Editou o livro "OLHARES RITMADOS - Nada Sou... Mais Do Que Eu", em 2022
Participação em Coletâneas: “Poetizar Monsaraz - Vol I” “Poetizar Monsaraz Vol II” “Nós Poetas Editamos V” “Nós Poetas Editamos VI” “Sentir D’um Poeta” “Eternamente Poeta” “Poesia sem Gavetas Parte III” “Poemário 2015” “Conto de Poetas Parte III” “Amor Eterno” \"Poemário 2016\" \"Apenas Saudade\" \" Fusão de Sentires\" \"Poemário 2017\" \"Mais Mulher\" \"Perdidamente II\" - Autores Edição - Pastelaria Studios Editora Grupo Múltiplas Histórias \"Sopro de Poesia\" - Autores Edição Orquídea Edições - Grupo Múltiplas Histórias \"Poesia a Cores\" - Pastelaria Studios Editora Grupo Múltiplas Histórias \"Dança das Palavras\" - Pastelaria Studios Editora \"Poesia com Reticências (...) - Pastelaria Studios Editora \"Poemário 2018\" - Pastelaria Studios \"Cascata de Palavras\" - Pastelaria Studios Editora \"Perdidamente Vol. III\" - Poem' Art - Grupo Literário Amigos - " Delírios de Verão"  - Delírios de Outono" "Poesia na Escola"  Verso & Prosa 

https://tradestories.pt/maria-matos/livro/visita-aldeia-da-terra

Poemas

398

AH! PINTOR

Ah! Pintor… poema de sulcos,
Sempre além a conceber,
Essência que só grandes vultos,
Assim riscam sem aprender.

Vem da alma tanta beleza
Rodopia o lápis certeiro
Anseia a mente com destreza
Ah! Pintor artista inteiro!

07/01/2016 Maria Antonieta Matos
222

Alentejo é natureza

Alentejo é natureza,
Onde se avista o infinito,
O mar, o céu, a terra é beleza,
E o cante é tão bonito! 

Alentejo a sua gente,
É contada com humor,
Pelo modo de falar,
Pela forma de expor!

Alentejo veste-se de branco,
De azul e ocre a enfeitar,
E o vermelho para alegrar.

Cada estação tem um encanto,
No inverno correm rios de pranto,
E no verão é sol e mar.

No Outono as folhas dançam,
Ao toque da ventania,
Ó vento que tanto assobias.

Pões alegre o tapete do teu chão,
Com tão harmoniosas cores,
São as folhas, mas parecem flores,
Ah!
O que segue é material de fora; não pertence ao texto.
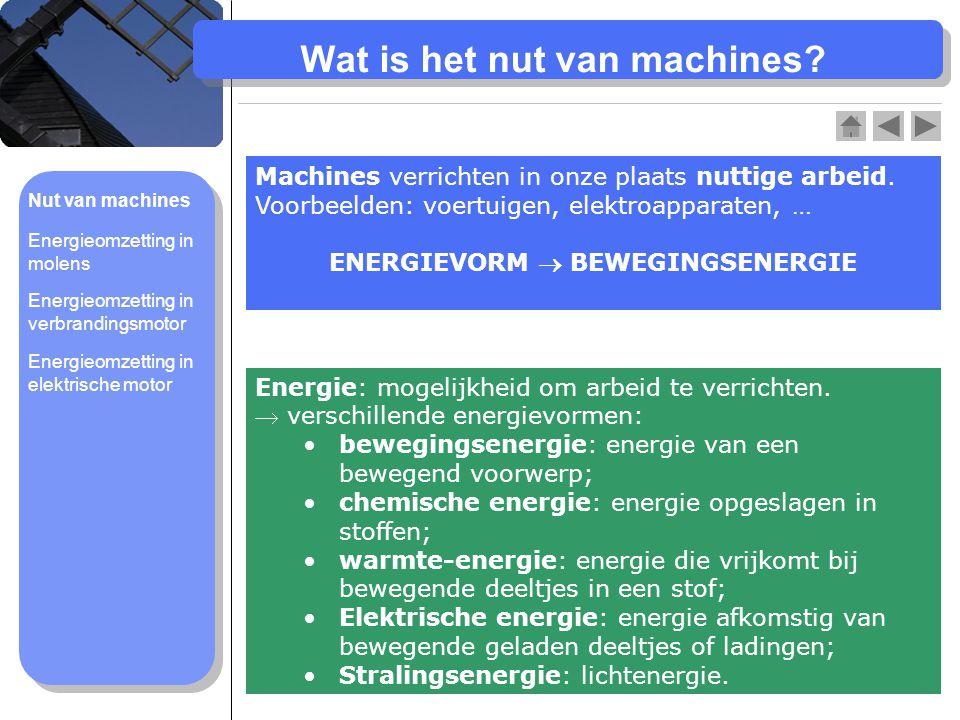 Wat is het nut van machines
Ofereces tanta emoção!

Primavera cobre-se de colorido,
De luz e olhares curiosos,
Os pássaros cantam divertidos,
Alentejo primoroso!

Maria Antonieta Matos 29-01-2017
203

Aguadeira do Alentejo

Aguadeira do Alentejo,
Tão esbelta assim nasceu,
Que o vento atrevido, tua veste sopra,
E nesses contornos adormeceu.

Maria Antonieta Matos 31-10-2016
208

ALENTEJANA

De repente surge alentejana bela e jubilosa,
S’ agiganta e floresce no vítreo olhar, tela famosa,
Braçada de louro trigo enfeita o seu regaço,
Que ilumina o tempo, os dias dos meus cansaços.

Alentejana que o calor tosta e zurze tua pele como fogo,
Que a energia não falta e irradia o dia todo,
Que a par dos homens versejas e entoas essa lucidez,
E a originalidade fascina o mundo ufano outra vez.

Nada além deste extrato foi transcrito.